Il 1 dicembre 2018, Andrés Manuel López Obrador ha preso atto di un Messico distrutto: con 40.000 morti ogni anno e quasi 50.000 persone sparite. La promessa di pacificare il Paese e cambiare i proiettili grazie agli abbracci lo ha aiutato a vincere le elezioni presidenziali. Ma la realtà è peggiore e la violenza raggiunge livelli storici.
Con oltre 100 morti al giorno, il Messico vive uno degli momenti più violenti della sua storia, una situazione che il presidente messicano attribuisce alla decomposizione sociale ereditata dai governi precedenti.
I suoi primi 11 mesi, tuttavia, sono stati un rosario di errori su una questione che terrorizza diverse aree del paese.
In tutti i punti cardinali del Messico, la situazione è esplosiva: al centro del Paese decapitazioni e uccisioni si verificano ogni giorno. Ma anche alle frontiere la violenza è in aumento.
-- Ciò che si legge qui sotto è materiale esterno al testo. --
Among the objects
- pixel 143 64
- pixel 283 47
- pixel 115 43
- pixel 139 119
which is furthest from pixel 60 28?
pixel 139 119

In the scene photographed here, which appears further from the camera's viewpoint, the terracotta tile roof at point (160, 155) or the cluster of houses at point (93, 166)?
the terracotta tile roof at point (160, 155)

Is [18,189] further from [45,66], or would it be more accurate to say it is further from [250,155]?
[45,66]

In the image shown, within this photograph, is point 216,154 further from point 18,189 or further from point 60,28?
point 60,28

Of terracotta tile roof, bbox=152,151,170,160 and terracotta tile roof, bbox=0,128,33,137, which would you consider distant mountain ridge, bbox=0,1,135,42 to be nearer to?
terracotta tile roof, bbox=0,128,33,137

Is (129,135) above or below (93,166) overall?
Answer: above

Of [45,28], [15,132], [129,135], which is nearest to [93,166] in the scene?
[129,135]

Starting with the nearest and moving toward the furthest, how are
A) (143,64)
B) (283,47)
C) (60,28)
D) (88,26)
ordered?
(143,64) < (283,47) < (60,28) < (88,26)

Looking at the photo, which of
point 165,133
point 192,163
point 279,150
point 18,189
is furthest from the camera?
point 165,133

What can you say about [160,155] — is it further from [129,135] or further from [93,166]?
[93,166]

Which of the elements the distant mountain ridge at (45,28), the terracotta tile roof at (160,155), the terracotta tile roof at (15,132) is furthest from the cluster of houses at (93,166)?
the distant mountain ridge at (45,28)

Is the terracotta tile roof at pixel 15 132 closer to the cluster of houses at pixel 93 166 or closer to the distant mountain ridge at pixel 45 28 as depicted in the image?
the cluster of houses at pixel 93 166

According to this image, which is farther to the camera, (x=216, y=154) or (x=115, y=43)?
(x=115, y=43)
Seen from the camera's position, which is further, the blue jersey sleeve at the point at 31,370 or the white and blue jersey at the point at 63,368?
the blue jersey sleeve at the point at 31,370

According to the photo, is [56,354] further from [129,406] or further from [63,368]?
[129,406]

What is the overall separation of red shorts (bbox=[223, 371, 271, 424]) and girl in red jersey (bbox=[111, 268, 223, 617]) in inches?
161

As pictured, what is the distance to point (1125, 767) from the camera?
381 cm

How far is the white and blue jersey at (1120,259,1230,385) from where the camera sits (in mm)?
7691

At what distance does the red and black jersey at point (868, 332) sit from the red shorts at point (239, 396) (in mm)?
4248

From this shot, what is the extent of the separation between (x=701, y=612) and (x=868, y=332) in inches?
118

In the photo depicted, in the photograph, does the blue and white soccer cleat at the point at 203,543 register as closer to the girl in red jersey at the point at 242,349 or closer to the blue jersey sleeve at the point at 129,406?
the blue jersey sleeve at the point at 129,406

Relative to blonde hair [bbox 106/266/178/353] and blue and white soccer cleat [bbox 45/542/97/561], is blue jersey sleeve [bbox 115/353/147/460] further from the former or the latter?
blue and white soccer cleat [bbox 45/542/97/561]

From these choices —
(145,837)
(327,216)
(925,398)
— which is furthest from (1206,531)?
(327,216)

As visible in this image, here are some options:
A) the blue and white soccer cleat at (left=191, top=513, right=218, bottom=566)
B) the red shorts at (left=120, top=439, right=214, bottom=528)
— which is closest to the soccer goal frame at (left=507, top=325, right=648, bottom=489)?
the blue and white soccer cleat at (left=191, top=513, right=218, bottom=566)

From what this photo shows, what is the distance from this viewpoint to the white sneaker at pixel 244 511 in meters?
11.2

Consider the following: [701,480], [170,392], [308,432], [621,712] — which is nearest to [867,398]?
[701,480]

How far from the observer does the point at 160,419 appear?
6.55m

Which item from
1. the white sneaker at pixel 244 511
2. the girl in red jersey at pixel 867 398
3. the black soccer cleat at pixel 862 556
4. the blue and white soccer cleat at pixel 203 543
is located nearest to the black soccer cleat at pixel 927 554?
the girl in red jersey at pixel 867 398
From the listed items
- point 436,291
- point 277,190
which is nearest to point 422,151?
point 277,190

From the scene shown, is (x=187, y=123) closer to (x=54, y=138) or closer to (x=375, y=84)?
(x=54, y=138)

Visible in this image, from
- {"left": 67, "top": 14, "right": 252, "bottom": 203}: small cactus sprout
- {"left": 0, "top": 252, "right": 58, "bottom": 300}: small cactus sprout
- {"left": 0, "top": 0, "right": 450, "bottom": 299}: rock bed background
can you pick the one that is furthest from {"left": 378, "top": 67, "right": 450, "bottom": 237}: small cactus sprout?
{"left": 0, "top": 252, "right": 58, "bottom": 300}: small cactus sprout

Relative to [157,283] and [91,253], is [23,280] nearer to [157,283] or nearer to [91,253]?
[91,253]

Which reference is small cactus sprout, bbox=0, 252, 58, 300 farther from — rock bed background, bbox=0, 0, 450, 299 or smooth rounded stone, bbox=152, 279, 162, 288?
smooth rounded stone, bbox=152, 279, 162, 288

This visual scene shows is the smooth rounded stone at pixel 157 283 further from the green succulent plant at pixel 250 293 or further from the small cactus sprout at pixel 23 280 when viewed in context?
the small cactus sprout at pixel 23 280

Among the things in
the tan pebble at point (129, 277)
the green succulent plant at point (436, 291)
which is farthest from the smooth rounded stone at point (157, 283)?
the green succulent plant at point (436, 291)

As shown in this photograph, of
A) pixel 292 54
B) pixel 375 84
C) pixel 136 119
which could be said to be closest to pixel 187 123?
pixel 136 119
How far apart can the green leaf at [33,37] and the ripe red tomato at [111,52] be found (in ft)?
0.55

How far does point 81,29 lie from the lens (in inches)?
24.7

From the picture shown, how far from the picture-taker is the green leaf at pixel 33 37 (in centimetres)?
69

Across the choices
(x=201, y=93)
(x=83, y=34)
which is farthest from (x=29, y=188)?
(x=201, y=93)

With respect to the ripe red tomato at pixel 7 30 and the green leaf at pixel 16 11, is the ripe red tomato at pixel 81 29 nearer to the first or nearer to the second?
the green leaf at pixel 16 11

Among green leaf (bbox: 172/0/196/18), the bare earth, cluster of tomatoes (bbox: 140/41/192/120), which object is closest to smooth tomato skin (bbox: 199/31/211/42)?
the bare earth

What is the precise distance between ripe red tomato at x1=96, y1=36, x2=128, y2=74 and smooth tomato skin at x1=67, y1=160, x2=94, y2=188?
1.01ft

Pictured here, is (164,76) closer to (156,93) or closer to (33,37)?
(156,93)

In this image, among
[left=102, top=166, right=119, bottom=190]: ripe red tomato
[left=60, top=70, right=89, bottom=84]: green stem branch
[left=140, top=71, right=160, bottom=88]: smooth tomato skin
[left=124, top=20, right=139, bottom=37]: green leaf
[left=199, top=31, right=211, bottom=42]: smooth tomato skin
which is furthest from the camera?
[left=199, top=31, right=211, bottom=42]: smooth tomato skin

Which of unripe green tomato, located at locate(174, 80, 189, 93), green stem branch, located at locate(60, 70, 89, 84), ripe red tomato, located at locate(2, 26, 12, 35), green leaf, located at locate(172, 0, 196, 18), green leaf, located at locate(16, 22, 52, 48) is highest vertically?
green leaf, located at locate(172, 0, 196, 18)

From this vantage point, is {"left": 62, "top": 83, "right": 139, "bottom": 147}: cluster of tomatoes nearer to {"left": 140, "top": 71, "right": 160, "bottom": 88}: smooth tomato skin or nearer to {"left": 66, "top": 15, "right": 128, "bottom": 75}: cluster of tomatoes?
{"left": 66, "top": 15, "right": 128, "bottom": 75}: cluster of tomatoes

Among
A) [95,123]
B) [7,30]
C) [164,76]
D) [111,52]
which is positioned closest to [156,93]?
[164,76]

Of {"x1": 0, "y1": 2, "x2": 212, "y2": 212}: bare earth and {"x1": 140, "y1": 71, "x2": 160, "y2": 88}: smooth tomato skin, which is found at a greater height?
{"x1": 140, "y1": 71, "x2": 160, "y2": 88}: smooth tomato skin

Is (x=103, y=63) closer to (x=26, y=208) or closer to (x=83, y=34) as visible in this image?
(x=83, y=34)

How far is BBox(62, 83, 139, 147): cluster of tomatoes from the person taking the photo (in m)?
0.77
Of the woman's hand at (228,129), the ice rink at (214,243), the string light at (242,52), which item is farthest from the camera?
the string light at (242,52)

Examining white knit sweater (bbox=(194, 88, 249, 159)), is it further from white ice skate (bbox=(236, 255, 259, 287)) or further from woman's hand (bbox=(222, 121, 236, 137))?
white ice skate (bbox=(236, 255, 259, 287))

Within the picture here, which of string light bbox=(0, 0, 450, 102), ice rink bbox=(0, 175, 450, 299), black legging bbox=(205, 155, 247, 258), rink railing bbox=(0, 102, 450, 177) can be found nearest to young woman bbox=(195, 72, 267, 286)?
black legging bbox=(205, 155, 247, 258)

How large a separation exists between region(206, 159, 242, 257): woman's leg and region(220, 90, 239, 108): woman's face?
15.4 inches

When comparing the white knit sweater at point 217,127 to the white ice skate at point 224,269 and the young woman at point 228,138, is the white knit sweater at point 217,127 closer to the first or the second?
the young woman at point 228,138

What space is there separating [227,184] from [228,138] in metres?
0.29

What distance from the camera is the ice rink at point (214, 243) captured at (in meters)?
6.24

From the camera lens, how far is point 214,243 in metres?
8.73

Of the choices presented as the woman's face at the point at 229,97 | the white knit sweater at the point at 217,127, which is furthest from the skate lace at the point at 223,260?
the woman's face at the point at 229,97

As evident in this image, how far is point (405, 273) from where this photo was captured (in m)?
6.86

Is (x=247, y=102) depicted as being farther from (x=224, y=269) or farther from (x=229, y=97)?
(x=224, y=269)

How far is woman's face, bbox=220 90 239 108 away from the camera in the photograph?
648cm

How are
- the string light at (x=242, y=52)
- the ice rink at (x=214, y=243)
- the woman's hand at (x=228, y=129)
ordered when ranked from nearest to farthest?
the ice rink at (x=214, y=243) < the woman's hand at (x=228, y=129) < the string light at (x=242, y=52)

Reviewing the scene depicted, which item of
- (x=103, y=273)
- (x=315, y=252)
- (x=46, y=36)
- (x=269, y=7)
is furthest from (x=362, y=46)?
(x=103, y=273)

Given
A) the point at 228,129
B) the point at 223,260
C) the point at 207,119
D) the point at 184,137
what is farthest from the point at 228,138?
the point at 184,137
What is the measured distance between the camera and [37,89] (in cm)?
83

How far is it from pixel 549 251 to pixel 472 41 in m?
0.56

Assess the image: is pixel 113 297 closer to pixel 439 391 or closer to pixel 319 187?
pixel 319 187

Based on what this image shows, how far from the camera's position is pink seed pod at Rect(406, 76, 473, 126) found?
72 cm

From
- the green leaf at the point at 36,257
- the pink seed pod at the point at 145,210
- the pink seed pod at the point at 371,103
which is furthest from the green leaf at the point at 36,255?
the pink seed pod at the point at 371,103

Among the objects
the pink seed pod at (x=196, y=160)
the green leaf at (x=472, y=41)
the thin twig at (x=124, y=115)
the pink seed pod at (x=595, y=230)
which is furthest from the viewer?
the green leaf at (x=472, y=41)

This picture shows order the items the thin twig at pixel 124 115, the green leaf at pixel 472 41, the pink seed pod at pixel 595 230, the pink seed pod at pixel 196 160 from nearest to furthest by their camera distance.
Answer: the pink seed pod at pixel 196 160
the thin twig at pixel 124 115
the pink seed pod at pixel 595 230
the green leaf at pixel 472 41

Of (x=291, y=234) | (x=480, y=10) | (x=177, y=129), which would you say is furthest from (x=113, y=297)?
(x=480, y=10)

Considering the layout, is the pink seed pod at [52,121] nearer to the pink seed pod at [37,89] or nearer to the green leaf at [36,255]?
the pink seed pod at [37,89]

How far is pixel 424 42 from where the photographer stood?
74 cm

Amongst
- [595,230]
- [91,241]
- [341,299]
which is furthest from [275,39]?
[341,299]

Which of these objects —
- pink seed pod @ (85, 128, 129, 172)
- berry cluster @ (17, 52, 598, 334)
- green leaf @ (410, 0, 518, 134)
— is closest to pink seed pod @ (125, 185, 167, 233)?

Solo nelle ultime settimane, tra gli Stati di Chihuahua e Sonora, sono stati uccisi nove membri della famiglia mormone LeBarón, tra cui sei bambini.
Il periodo nero include anche i 14 morti nella fallita operazione di Culiacán, Sinaloa, per catturare Ovidio Guzmán, figlio di Joaquín Guzmán Loera, lo scorso 17 ottobre.
Ad Aguililla, Michoacán, 13 poliziotti statali sono stati ucciso a mano armata durante un’imboscata, senza alcun supporto logistico o di intelligence. Le pattuglie coinvolte, sono state vittime di un'imboscata ad Aguililla mentre stavano andando verso Culiacán, una zona in cui sono avvenute cose indicibili in passato. Questo, senza dubbio, è accaduto. Ma ci fa anche capire quanto si stia facendo male nel presente. Per il passato c'è una critica aperta, l'identificazione di errori, corruzioni e disabilità. Per il presente, non c'è nulla.
In quasi tutti gli "eventi", come la nomenclatura ufficiale chiama i massacri, López Obrador ha risposto come quando ha fatto sapere ai narcos che "li avrebbe uccisi o avrebbe avvertito le loro madri".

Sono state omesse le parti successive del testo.